Cross-section of participants at the PEGNet conference 2013, Copenhagen, Denmark
Poster presentation at the PEGNet conference 2013, Copenhagen, Denmark

The PEGNet Conference was held at the University of Copenhagen, Denmark from the 17th – 18th October 2013 in collaboration with the Kiel Institute for the World Economy (IfW). The conference was attended by more than 70 participants from developed and developing countries as well as international organizations such as the Deutsche Gesellschaft für Internationale Zusammenarbeit (GIZ) GmbH, the Zambian Ministry of Finance and the Kreditanstalt für Wiederaufbau (KfW) banking group.

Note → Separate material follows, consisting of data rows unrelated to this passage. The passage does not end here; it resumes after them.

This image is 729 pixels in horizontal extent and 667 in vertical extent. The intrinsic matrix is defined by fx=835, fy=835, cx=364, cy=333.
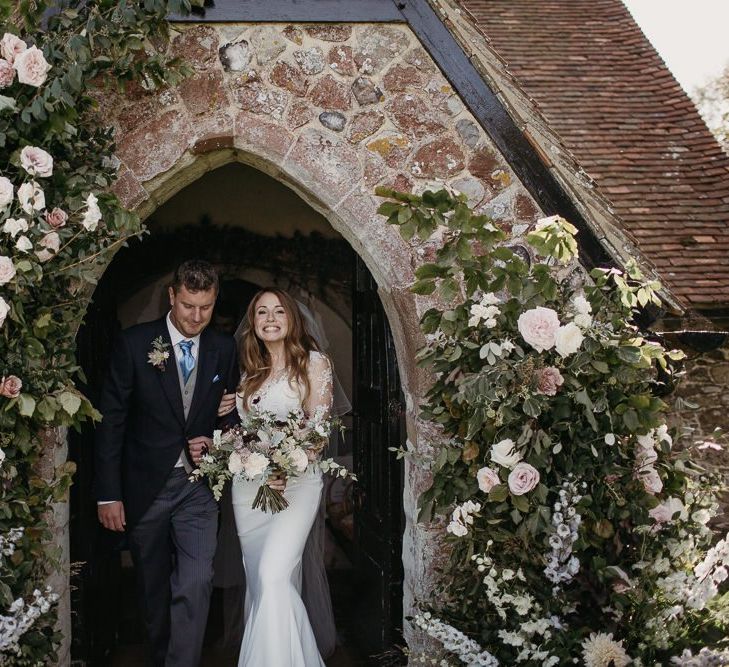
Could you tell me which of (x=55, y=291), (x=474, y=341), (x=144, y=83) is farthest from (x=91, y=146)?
(x=474, y=341)

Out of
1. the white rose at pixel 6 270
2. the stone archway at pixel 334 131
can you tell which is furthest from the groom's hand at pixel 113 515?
the white rose at pixel 6 270

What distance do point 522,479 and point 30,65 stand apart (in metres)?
2.62

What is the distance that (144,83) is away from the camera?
3.96 m

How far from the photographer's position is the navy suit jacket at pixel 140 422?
4203mm

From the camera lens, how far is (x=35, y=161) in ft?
11.1

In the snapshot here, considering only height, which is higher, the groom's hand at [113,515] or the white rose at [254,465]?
the white rose at [254,465]

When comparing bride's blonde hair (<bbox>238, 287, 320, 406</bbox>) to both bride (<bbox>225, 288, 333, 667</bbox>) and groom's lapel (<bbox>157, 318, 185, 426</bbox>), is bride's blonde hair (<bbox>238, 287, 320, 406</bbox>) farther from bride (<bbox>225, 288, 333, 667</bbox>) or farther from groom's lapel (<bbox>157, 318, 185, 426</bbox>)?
groom's lapel (<bbox>157, 318, 185, 426</bbox>)

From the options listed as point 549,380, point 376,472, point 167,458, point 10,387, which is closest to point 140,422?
point 167,458

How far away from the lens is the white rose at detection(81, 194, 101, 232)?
11.1 ft

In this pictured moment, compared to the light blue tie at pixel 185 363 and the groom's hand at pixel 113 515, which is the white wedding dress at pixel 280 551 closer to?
the light blue tie at pixel 185 363

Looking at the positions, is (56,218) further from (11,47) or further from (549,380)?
(549,380)

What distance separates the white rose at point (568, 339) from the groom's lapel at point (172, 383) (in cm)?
195

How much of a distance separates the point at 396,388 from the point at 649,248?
14.2ft

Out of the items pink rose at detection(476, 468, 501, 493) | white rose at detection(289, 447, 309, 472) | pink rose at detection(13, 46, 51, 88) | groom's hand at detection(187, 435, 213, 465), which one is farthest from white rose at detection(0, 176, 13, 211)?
pink rose at detection(476, 468, 501, 493)
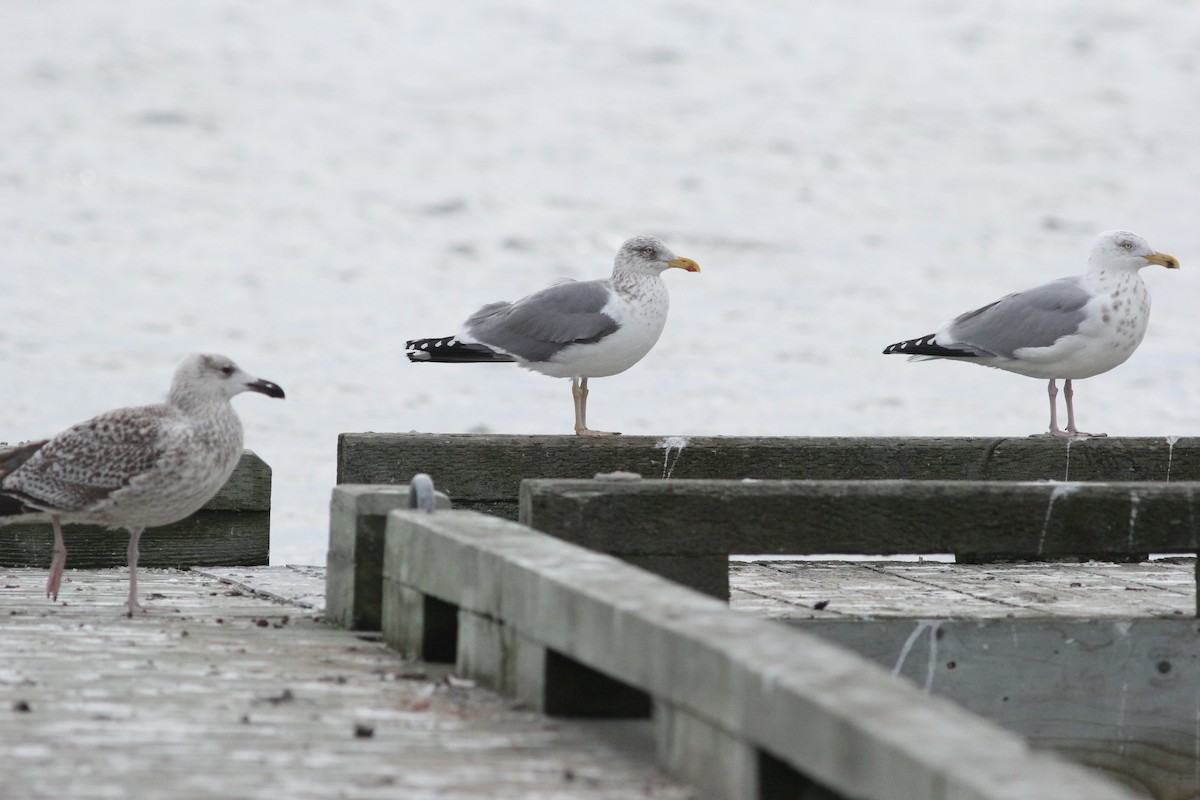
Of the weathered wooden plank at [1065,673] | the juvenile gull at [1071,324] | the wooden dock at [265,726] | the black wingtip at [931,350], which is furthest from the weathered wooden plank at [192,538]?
the juvenile gull at [1071,324]

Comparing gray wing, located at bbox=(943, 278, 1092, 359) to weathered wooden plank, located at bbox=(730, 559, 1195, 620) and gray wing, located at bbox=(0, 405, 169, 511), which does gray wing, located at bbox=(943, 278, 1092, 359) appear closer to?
weathered wooden plank, located at bbox=(730, 559, 1195, 620)

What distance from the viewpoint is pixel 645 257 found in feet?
29.8

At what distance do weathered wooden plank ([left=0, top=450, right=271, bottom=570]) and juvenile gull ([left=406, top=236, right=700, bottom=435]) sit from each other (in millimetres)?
1342

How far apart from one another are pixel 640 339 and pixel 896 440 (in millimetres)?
1798

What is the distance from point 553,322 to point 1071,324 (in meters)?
2.65

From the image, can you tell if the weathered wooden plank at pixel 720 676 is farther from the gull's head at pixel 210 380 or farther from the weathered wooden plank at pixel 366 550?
the gull's head at pixel 210 380

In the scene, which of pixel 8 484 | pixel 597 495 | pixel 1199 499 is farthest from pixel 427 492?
pixel 1199 499

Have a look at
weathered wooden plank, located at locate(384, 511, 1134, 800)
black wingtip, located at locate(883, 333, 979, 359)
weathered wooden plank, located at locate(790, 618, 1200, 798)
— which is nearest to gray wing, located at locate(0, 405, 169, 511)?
weathered wooden plank, located at locate(384, 511, 1134, 800)

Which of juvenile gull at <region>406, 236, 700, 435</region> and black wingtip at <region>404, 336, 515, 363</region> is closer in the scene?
juvenile gull at <region>406, 236, 700, 435</region>

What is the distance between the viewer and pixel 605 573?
4.34 meters

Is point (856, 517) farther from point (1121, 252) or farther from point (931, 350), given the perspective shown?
point (1121, 252)

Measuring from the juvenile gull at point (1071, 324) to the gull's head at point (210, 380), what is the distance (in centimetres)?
433

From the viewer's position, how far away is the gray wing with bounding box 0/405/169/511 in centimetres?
613

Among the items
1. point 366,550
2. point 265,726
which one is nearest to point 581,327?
point 366,550
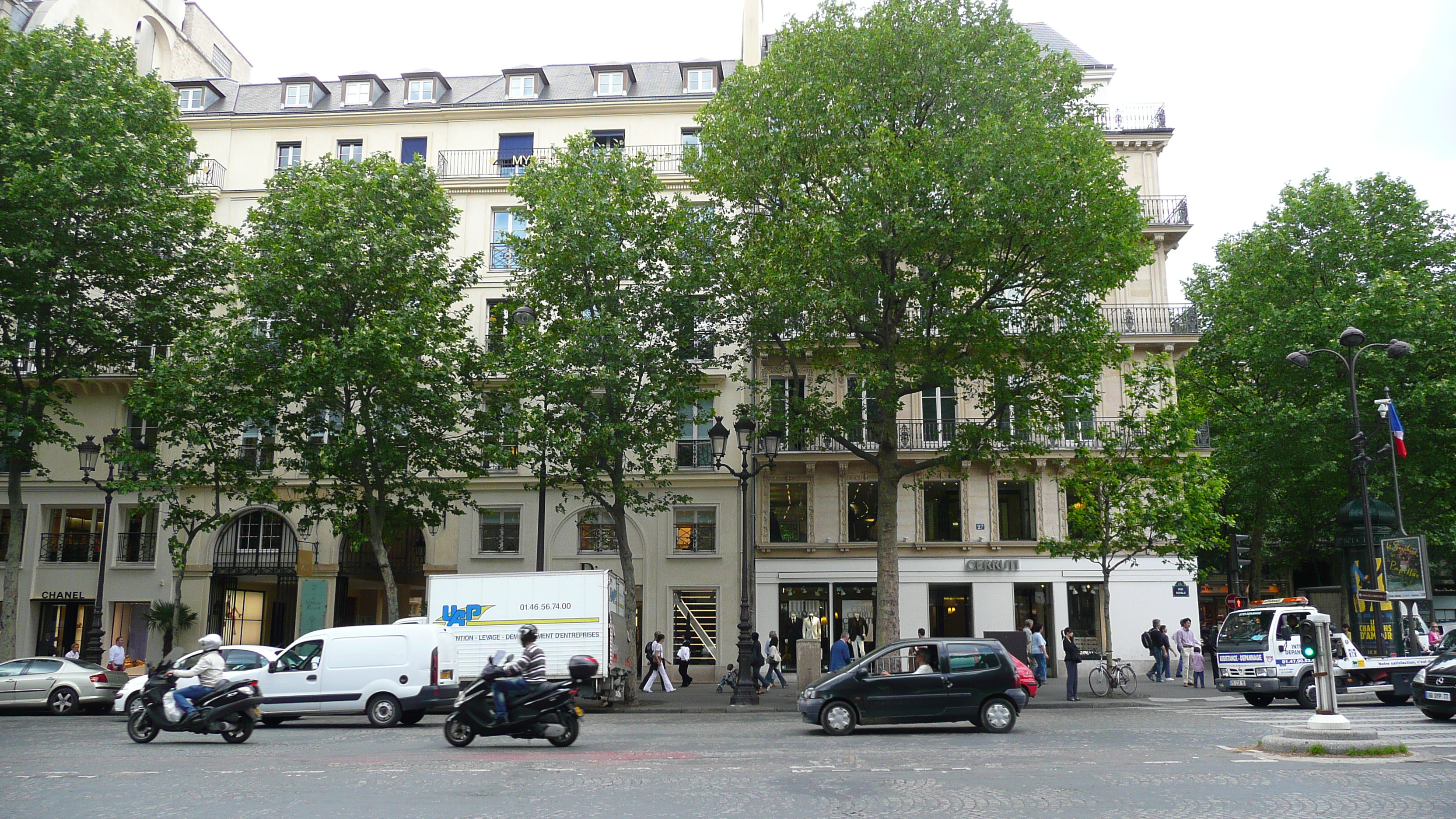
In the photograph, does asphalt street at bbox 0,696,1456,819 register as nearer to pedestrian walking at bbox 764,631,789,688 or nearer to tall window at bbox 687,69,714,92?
pedestrian walking at bbox 764,631,789,688

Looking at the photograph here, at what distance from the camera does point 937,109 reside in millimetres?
24516

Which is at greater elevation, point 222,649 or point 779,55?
point 779,55

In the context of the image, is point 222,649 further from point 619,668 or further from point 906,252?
point 906,252

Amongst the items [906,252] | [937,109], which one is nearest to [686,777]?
[906,252]

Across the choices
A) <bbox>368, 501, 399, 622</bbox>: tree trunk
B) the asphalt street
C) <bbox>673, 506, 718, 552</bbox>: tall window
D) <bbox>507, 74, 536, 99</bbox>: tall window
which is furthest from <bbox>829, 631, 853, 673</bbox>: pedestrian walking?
<bbox>507, 74, 536, 99</bbox>: tall window

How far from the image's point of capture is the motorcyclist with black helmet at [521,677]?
45.3 ft

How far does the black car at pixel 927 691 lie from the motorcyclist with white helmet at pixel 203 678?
8763 millimetres

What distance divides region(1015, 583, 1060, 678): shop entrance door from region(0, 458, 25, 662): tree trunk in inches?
1075

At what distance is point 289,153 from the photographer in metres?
36.5

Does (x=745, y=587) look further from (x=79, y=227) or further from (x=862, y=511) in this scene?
(x=79, y=227)

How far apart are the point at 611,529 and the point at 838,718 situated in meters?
17.8

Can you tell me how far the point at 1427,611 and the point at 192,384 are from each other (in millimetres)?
39389

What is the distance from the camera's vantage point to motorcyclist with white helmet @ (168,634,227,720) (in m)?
14.9

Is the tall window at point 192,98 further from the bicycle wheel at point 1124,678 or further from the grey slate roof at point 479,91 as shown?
the bicycle wheel at point 1124,678
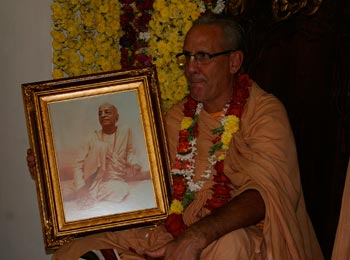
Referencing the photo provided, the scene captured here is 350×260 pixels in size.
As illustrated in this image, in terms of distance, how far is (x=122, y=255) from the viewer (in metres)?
2.81

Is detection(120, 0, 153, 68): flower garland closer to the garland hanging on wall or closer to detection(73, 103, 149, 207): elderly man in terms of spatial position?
the garland hanging on wall

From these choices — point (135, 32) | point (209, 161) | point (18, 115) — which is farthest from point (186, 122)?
point (18, 115)

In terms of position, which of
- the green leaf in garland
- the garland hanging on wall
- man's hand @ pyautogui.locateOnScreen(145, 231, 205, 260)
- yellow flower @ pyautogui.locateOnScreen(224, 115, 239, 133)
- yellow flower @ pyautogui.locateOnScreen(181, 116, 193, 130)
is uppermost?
the garland hanging on wall

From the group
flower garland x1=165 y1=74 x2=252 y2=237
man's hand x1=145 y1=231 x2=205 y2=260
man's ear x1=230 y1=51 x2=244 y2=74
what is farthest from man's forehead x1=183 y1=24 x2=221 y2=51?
man's hand x1=145 y1=231 x2=205 y2=260

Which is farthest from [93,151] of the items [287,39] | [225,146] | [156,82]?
[287,39]

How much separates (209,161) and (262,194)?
460 mm

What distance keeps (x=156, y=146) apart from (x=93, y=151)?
351 mm

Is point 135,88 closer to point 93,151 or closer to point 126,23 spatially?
point 93,151

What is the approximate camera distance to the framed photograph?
316 cm

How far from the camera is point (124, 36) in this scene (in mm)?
4000

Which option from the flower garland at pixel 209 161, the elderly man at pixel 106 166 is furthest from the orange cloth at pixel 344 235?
the elderly man at pixel 106 166

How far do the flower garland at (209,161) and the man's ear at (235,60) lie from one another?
61 millimetres

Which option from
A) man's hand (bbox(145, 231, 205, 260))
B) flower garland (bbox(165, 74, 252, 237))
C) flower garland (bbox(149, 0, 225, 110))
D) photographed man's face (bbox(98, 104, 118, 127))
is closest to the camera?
man's hand (bbox(145, 231, 205, 260))

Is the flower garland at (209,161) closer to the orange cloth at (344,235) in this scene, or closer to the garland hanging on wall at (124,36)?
the garland hanging on wall at (124,36)
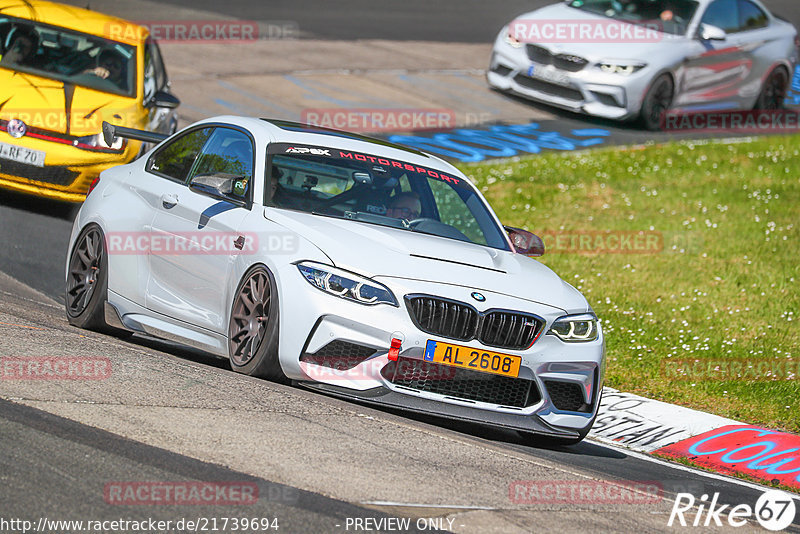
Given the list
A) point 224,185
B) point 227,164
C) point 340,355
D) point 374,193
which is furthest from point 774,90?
point 340,355

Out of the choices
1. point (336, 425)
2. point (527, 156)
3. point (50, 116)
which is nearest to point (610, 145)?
point (527, 156)

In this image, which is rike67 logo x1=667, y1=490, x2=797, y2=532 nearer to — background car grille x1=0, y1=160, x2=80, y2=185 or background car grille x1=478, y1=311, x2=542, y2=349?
background car grille x1=478, y1=311, x2=542, y2=349

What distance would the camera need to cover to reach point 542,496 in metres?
6.24

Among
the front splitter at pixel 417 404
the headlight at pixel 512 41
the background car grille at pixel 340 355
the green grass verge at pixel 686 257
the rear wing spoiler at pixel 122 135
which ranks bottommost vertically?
the green grass verge at pixel 686 257

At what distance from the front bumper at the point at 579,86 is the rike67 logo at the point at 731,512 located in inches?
486

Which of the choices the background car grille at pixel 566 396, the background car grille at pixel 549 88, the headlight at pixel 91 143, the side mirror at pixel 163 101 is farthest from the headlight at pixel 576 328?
the background car grille at pixel 549 88

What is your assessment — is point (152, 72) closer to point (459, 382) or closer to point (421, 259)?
point (421, 259)

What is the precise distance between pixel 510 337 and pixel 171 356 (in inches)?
87.1

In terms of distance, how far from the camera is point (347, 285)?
729 centimetres

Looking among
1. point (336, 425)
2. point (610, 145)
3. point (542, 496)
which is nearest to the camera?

The PEGNet Conference had three plenary sessions and four parallel sessions. The plenary sessions featured discussions on climate finance for the developing world, addressing what is needed and how to make it inclusive.  Interesting ideas regarding pollution and possible internalization of this externality were presented by Lykke Andersen from the Institute for Advanced Development Studies, Bolivia which focused on global compensation from major polluters to low polluters. There was also a debate on the possible trade-offs between climate finance and investor / donor interest presented by Ian Christoplos of the Danish Institute for International Studies. The parallel sessions II on “Risk and Safety Nets” and “Carbon Emissions and Climate Change” were of interest to me not just because I was appointed as one of the discussants but also because of the theme’s alignment to my dissertation. In the paper presented by Mohammad Iqbal Irfany on the carbon footprint of Indonesian households (trends and determinants), he used an input-output model in combination with emission intensity and then matched it with household surveys. The results showed that high emitting sectors – such as the energy sector – and increasing household income have led to high carbon intensive consumption behavior. Thus, there is a need to promote clean energy technology and sustainability. The study from Bangladesh by M. Jahangir Alam Chowdhury indicated that access to credit also has a significant positive impact on a smallholder´s recovery from natural disaster losses. It is therefore necessary for policy makers to ensure that poor households have access to loans from the formal sector immediately after a natural disaster through innovating new loan products for poor people.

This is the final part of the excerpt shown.